Impact on daily practice
Physiology-guided treatment of intermediate coronary lesions has significantly improved clinical outcomes. Despite the recognised effectiveness of conventional physiological indices like fractional flow reserve and coronary flow reserve, each method possesses inherent limitations. Our study shows that the combined assessment of pressure and flow, by means of the hyperaemic stenosis resistance index, improves the diagnostic accuracy of the detection of ischaemia-inducing lesions. Moreover, our findings suggest that the incorporation of combined pressure and flow measurements could improve the risk stratification of coronary lesions during an invasive coronary angiography.
Conflict of interest statement
T.P. van de Hoef has received speaker fees and institutional research grants from Abbott and Philips. J.M. Lee has received research grants from Abbott and Philips.
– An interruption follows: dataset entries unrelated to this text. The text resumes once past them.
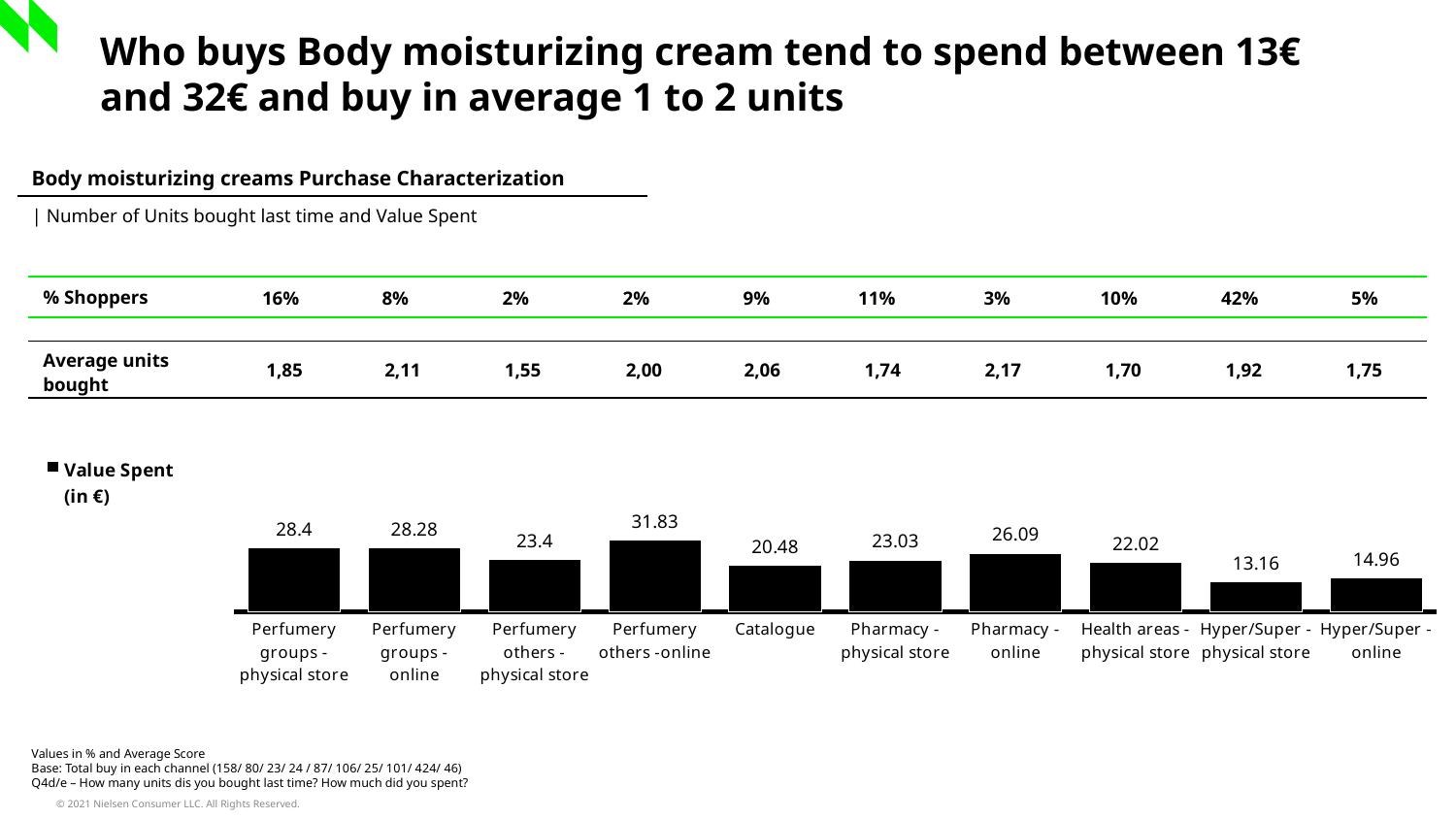
What is the Value Spent (in €) for Perfumery others - online? 31.83 Which channel has the highest Value Spent (in €)? Perfumery others - online What is the difference in Value Spent (in €) between Pharmacy - online and Catalogue? 5.61 What is the Value Spent (in €) for Catalogue? 20.48 What is the difference in Value Spent (in €) between Perfumery others - online and Hyper/Super - physical store? 18.67 What kind of chart is used to show Value Spent (in €)? Bar chart How many channels are shown in the Value Spent chart? 10 Which has a higher Value Spent (in €): Pharmacy - online or Health areas - physical store? Pharmacy - online Which channel has the lowest Value Spent (in €)? Hyper/Super - physical store How many series does the legend of the Value Spent chart list? 1 What is the Value Spent (in €) for Hyper/Super - online? 14.96 What is the Value Spent (in €) for Pharmacy - physical store? 23.03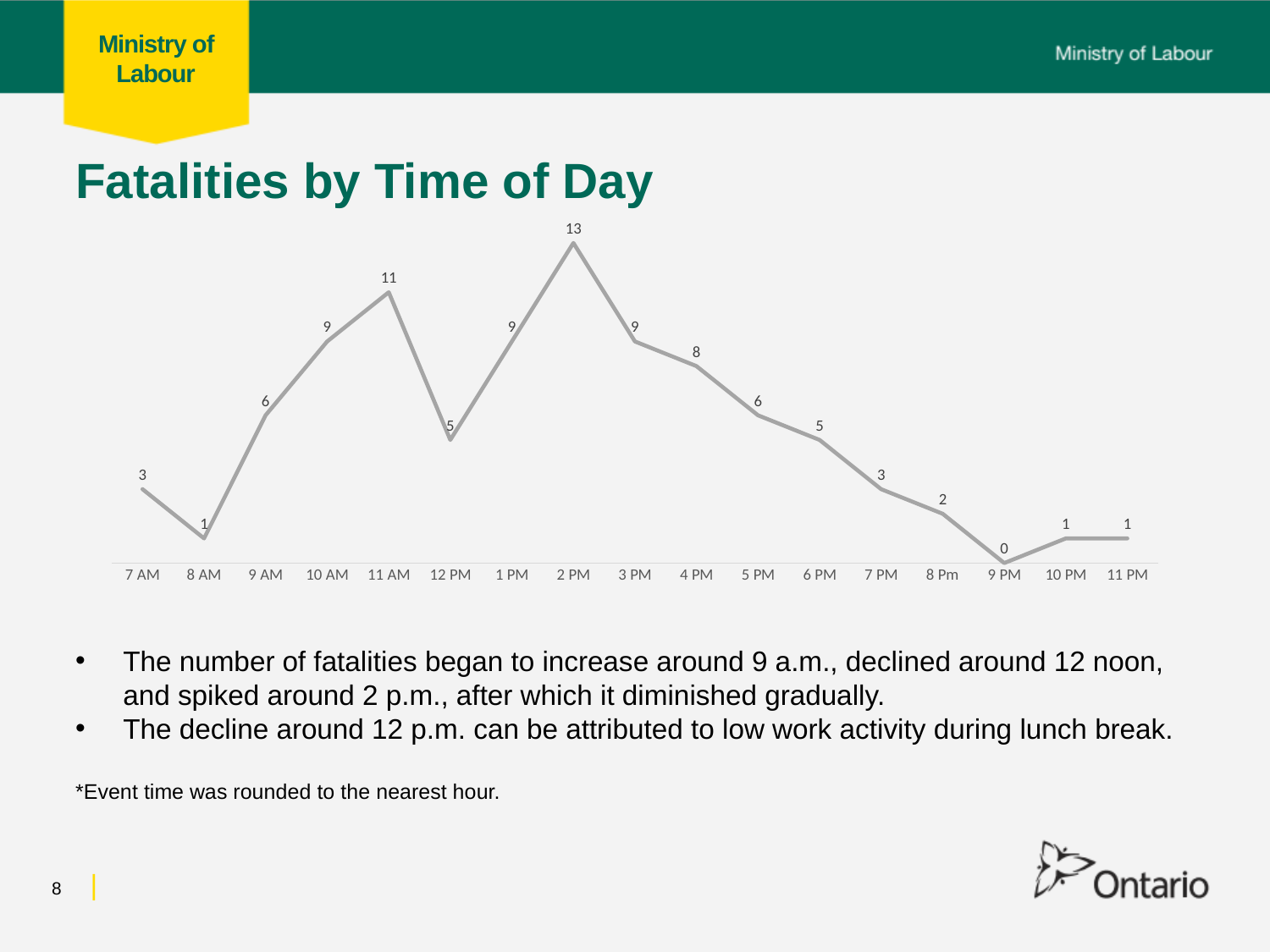
What is the number of fatalities at 2 PM? 13 What is the number of fatalities at 8 AM? 1 What kind of chart is shown on the slide? Line chart What is the number of fatalities at 12 PM? 5 What is the title of the chart? Fatalities by Time of Day At which time of day is the number of fatalities lowest? 9 PM At which time of day is the number of fatalities highest? 2 PM What is the difference between the fatalities at 11 AM and at 12 PM? 6 What is the difference between the fatalities at 2 PM and at 7 AM? 10 Do the fatalities rise or fall from 2 PM to 9 PM? Fall Which has more fatalities, 10 AM or 4 PM? 10 AM How many time-of-day points are plotted on the chart? 17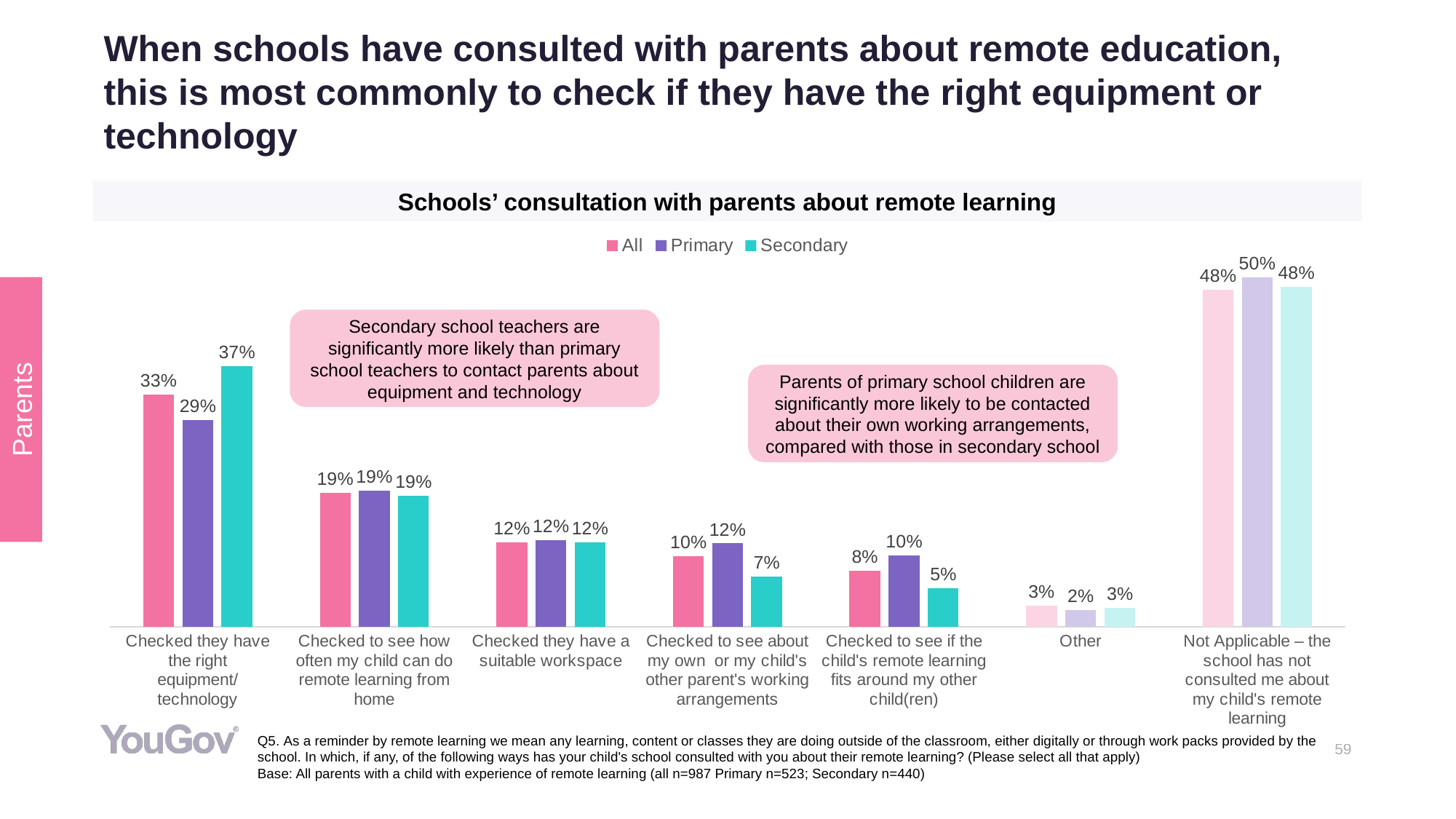
What is the title of the chart? Schools' consultation with parents about remote learning Which category has the highest value for the Primary series? Not Applicable – the school has not consulted me about my child's remote learning What is the value for All for 'Checked to see if the child's remote learning fits around my other child(ren)'? 8% What is the value for Primary for 'Checked to see about my own or my child's other parent's working arrangements'? 12% How many categories are shown on the x axis? 7 Which is larger for 'Checked to see if the child's remote learning fits around my other child(ren)': the Primary value or the Secondary value? Primary What kind of chart is shown on the slide? Bar chart Which category has the lowest value for the Secondary series? Other How many series does the legend list? 3 What are the three series listed in the legend? All, Primary, Secondary What is the value for Secondary for 'Checked they have the right equipment/technology'? 37% What is the difference between the Secondary and Primary values for 'Checked they have the right equipment/technology'? 8 percentage points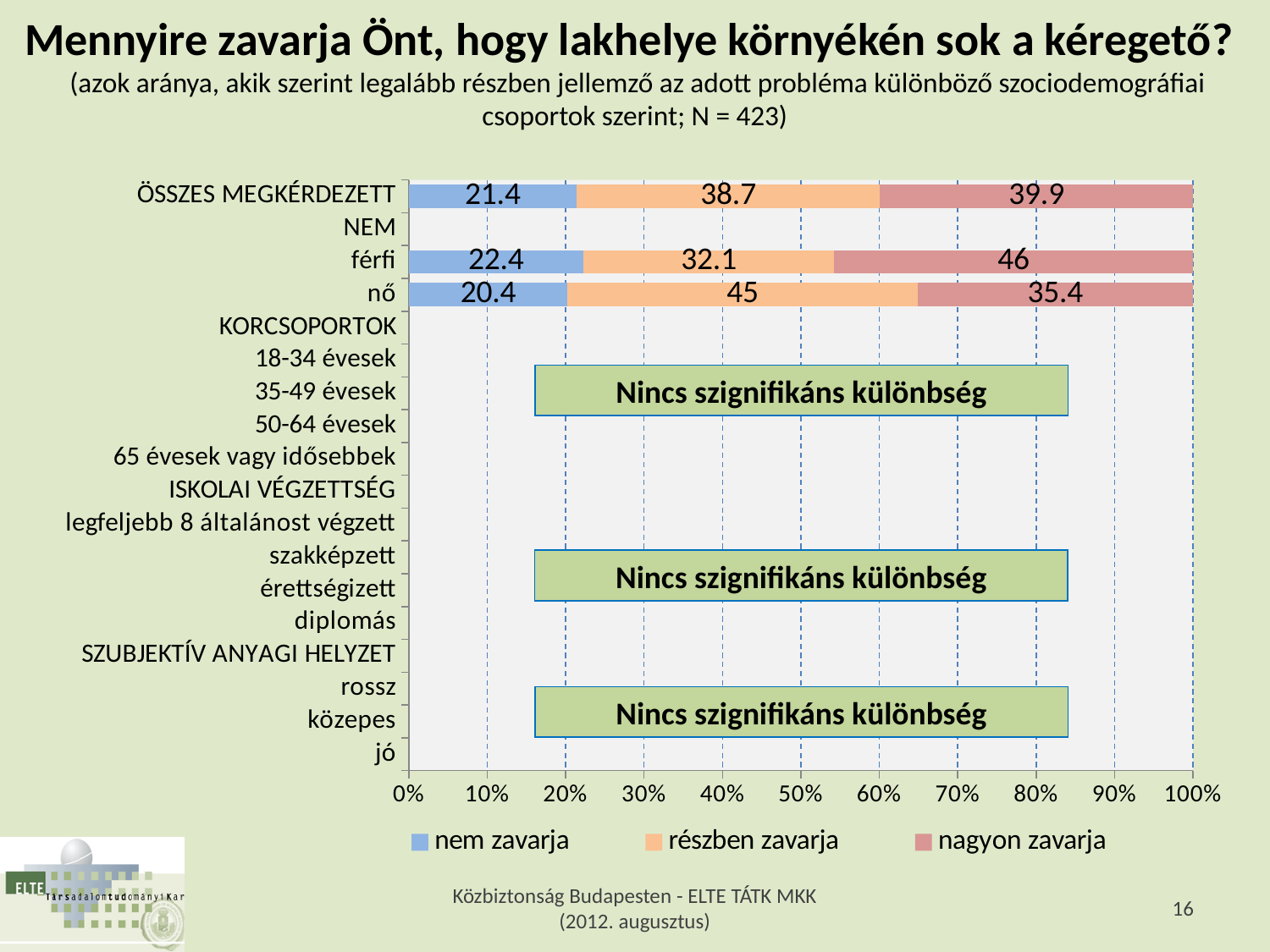
How many series does the legend list? 3 What text appears in the green boxes placed over the KORCSOPORTOK, ISKOLAI VÉGZETTSÉG and SZUBJEKTÍV ANYAGI HELYZET groups? Nincs szignifikáns különbség What is the difference between the "részben zavarja" values for nő and férfi? 12.9 What is the total of the stacked bar for ÖSSZES MEGKÉRDEZETT? 100 What is the value of "nem zavarja" for ÖSSZES MEGKÉRDEZETT? 21.4 What is the value of "részben zavarja" for nő? 45 What is the value of "nagyon zavarja" for férfi? 46 Which category has the lowest "nem zavarja" value among the plotted bars? nő Which category has the highest "nagyon zavarja" value among the plotted bars? férfi What kind of chart is shown on the slide? stacked bar chart What is the value of "nagyon zavarja" for nő? 35.4 Which is larger: the "nagyon zavarja" value for férfi or for nő? férfi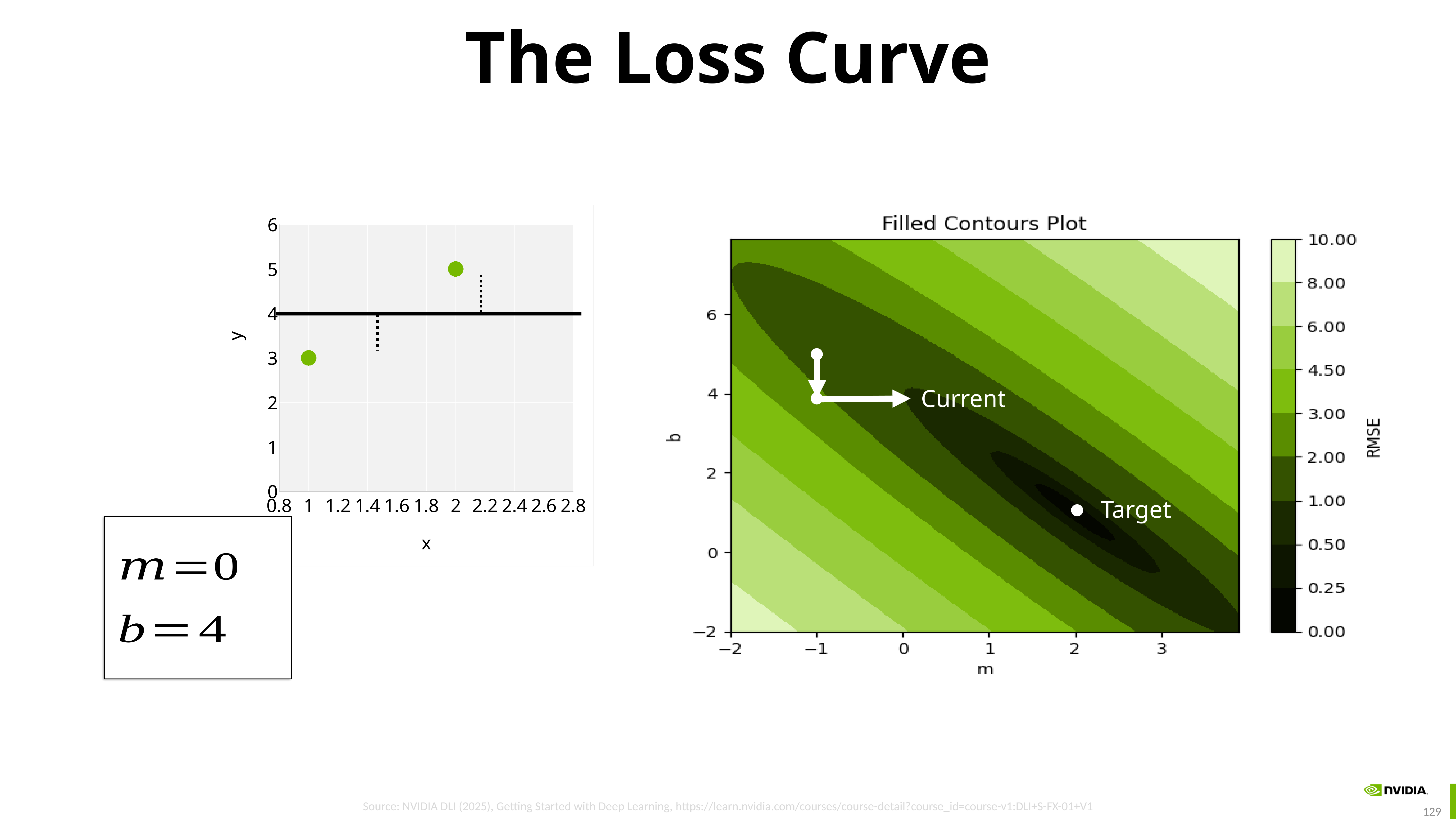
In the left chart, which data point has the higher y value, the one at x = 1 or the one at x = 2? x = 2 In the right chart, what quantity does the colour bar represent? RMSE In the left chart, what is the y value of the data point at x = 2? 5 In the left chart, what is the difference in y between the point at x = 2 and the point at x = 1? 2 In the left chart, what is the y value of the data point at x = 1? 3 In the left chart, at what y value is the horizontal black line drawn? 4 In the left chart, do the y values of the data points rise or fall as x increases? rise In the right chart, is the b value of the Target point greater or less than 2? less What kind of chart is the left chart? scatter plot In the left chart, how many green data points are plotted? 2 What is the title of the right chart? Filled Contours Plot In the right chart, what is the highest value shown on the RMSE colour bar? 10.00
M. Echavarría-Pinto has received speaker fees from Abbott and Philips. C-W. Nam has received institutional research grants from Abbott. B-K. Koo has received institutional research grants from Abbott and Philips/Volcano. J.J. Piek has received support as a consultant for Philips/Volcano; and has received institutional research grants from Philips. The other authors have no conflicts of interest to declare related to this work.